In a town with no justice, there is only one law... Every man for himself.
Last Man Standing (1996) is an action movie with intense gunfights set in the Prohibition Era.
Synopsis: A gunman for hire, John Smith (Bruce Willis) stops at a ghost town called Jericho as he travels through Texas to Mexico. Jericho is run by two rival mafia gangs - the Italians, led by Strozzi (Ned Eisenberg) and the Irish, led by Doyle (David Patrick Kelly).
Both gangs have a truce but tensions still run high. Smith begins to seize the opportunity to play on both sides for money. However, he becomes too involved and the situation spirals out of control when everyone wants him dead for good.
Here's a verdict from the Internet: Last Man Standing is such a desperately cheerless film, so dry and laconic and wrung out, that you wonder if the filmmakers ever thought that in any way it could be... fun. It contains elements that are often found in entertainments - things like guns, gangs and spectacular displays of death - but here they crouch on the screen and growl at the audience. Even the movie's hero is bad company. The victory at the end is downbeat, and there is an indifference to it. This is such a sad, lonely movie.

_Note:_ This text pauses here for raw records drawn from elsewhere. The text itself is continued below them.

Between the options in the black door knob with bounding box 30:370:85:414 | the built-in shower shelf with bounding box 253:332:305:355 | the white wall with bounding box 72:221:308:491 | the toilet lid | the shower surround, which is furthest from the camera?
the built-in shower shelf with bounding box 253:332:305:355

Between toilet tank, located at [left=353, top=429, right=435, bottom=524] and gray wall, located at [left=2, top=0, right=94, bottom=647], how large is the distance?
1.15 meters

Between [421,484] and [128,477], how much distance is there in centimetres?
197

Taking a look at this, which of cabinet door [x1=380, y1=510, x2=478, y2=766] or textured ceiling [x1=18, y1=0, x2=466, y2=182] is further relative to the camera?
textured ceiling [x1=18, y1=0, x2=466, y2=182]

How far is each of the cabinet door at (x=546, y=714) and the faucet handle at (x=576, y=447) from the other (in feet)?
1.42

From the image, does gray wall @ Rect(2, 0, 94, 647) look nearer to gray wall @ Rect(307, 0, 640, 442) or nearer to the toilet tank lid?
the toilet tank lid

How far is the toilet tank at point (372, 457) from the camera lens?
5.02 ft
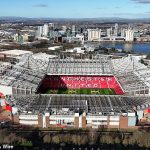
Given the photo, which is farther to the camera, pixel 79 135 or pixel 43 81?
pixel 43 81

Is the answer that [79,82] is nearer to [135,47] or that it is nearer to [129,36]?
[135,47]

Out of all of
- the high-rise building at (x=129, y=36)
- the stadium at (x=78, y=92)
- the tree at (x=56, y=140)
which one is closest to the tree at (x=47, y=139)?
the tree at (x=56, y=140)

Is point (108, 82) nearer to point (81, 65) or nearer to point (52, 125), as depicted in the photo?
point (81, 65)

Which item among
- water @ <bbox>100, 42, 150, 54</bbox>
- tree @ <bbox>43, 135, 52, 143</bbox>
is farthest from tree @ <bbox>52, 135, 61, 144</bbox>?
water @ <bbox>100, 42, 150, 54</bbox>

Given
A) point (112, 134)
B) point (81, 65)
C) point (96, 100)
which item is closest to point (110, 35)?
point (81, 65)

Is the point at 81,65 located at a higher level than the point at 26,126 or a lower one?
higher

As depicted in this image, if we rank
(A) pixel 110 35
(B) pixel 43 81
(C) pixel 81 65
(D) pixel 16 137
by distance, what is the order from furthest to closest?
(A) pixel 110 35, (C) pixel 81 65, (B) pixel 43 81, (D) pixel 16 137

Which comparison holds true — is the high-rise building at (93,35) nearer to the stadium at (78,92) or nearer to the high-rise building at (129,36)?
the high-rise building at (129,36)

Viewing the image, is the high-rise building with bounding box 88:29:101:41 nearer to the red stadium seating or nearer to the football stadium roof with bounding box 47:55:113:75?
the football stadium roof with bounding box 47:55:113:75
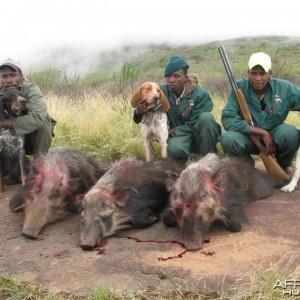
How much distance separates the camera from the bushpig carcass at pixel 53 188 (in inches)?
190

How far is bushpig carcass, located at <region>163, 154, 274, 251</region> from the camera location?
4.28 meters

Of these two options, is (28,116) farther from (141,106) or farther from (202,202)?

The comment is pretty straightforward but it sums up the entire movie. In my opinion, the sole redeeming value of this movie is the presence of Bruce Willis as the hard-to-die Smith. Well, Christopher Walken as Hickey, one of Doyle's right-hand man, gives up quite a fight too.
If you want to watch some really intense, bullshit gunfights with style and charisma, you might like this movie.